**GIVEN INSTRUCTION A**:
Answer these questions from the quote page below:
(i) Which object does Ignignokt order Meatwad to burn?
(ii) What item does Meatwad say he really wants?
(iii) According to Err, what can the dogs do?
**GIVEN INSTRUCTION B**:
Write a continuation of the quote page below, picking up after Err's line about the dogs.

Matt Maiellaro credited as playing...
Err
- Ignignokt: [after having stolen Carl's pornography collection and dresser] This pornography is infinitely excellent. This dresser, however, is not. Burn it, Meatwad.
- Err: Yeah, burn it!
- Meatwad: But that's where Carl keeps his clothes!
- Ignignokt: These women don't have any clothes on, and they seem happy.
- Err: Yeah, they're kissin' each other!
- Ignignokt: And you want Carl to be forever kissed, don't you?
- Meatwad: Hey you guys, did you say that it would be easy to get whatever I want, like a ten speed, because that's what I really want.
- Ignignokt: Getting it is easy. Filling it with illegal substances and sending it across the border is not.
- Err: Yeah, see, those dogs, they can smell ANYTHING. So you gotta kick 'em in the throat.

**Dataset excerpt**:
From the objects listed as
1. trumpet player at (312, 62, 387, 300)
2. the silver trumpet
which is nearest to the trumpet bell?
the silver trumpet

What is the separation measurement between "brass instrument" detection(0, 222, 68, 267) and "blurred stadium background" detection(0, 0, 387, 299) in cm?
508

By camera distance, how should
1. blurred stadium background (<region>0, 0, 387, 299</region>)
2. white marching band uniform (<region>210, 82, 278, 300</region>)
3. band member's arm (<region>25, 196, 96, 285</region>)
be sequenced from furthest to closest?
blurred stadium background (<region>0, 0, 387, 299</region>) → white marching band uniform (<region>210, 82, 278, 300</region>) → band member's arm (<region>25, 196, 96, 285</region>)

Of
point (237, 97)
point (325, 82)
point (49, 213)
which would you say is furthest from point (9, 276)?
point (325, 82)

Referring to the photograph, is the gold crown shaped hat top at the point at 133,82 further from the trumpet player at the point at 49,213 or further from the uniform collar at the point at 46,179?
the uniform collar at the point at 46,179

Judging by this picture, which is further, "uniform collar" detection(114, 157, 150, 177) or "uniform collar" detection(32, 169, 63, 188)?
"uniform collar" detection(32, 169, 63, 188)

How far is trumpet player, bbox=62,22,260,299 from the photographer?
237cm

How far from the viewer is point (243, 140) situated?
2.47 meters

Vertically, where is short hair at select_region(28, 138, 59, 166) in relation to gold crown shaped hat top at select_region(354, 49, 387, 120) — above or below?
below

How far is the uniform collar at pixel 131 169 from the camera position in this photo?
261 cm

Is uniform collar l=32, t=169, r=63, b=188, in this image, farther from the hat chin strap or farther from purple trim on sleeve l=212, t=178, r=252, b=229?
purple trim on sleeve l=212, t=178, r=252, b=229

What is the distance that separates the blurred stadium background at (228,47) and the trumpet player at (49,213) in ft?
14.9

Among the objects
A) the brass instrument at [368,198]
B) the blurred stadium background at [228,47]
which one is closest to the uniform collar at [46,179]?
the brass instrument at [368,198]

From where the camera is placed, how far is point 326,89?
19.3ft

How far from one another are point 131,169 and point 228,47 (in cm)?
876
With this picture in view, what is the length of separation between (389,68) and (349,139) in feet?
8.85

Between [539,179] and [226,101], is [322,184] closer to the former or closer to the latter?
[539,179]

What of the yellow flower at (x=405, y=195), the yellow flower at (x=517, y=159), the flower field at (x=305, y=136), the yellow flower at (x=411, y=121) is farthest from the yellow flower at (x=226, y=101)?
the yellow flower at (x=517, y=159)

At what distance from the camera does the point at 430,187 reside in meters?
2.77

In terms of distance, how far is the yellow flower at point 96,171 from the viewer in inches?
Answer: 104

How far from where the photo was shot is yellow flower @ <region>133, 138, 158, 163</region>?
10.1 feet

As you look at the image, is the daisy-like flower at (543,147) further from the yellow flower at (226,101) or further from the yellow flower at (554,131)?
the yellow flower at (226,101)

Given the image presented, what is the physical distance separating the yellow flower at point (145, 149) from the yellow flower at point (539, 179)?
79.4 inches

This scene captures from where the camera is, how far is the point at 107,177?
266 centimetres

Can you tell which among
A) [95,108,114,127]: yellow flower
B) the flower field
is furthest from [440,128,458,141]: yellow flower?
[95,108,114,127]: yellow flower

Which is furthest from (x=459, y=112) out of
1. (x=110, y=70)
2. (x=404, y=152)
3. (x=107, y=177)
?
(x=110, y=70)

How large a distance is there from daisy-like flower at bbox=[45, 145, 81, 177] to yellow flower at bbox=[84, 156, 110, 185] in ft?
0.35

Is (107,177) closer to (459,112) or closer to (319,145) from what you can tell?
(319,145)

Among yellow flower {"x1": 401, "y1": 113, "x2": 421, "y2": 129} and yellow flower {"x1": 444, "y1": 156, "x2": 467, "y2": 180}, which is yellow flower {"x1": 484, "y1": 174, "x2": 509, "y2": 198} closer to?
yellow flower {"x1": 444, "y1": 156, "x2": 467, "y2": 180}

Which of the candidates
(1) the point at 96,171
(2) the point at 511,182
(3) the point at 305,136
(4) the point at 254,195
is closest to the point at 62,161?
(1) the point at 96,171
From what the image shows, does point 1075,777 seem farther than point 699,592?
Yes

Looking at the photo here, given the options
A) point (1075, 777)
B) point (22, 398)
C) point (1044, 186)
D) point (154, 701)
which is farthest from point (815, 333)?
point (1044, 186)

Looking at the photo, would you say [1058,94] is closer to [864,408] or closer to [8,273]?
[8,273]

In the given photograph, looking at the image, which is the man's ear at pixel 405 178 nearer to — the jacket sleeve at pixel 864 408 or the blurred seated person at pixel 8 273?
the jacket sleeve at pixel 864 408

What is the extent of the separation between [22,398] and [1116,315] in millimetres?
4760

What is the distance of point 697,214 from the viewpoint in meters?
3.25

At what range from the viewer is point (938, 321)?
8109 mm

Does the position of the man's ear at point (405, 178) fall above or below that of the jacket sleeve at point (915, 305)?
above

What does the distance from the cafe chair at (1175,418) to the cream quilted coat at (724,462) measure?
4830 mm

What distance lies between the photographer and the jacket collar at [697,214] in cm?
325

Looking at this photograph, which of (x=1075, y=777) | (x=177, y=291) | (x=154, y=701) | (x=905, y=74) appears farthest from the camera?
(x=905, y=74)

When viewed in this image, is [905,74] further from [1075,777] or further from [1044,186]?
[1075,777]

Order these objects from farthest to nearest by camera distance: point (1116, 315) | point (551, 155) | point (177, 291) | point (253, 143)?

**EXPECTED ANSWER A**:
(i) The dresser.
(ii) A ten speed.
(iii) They can smell anything.

**EXPECTED ANSWER B**:
- Meatwad: Well hey now, guys, look. I do not want to do anything illegal here... but I would kill somebody... in front of their own mama... to get a ten speed. And if any witnesses testify against me, I'll gouge their eyes out.
- Ignignokt: Come on, Meatman. Let's go break the law to fulfill your primitive needs.
- Meatwad: Well, I don't think so. Last time you were here you threw me at an old lady's mailbox and you made me moon Boy Scout Troop No. 324.
- Err: Ha ha, ha ha! We did!
- Ignignokt: Well... this time we won't.
- Meatwad: Okay, cool. Let me just get my keys.
- Err: Ya all have any eggs?
- Shake: I don't know guys. Lemme check.
- Err: 'Cause I'm totally gonna mess someone's house up!
- Ignignokt: Yes, eggs or pot... either one.
- Meatwad: Hey, ah, Frylock, do we have any pot?
- Frylock: No, we don't! Marijuana is illegal.
- Err: What about nitrous, man?
- Ignignokt: Shut up, Err.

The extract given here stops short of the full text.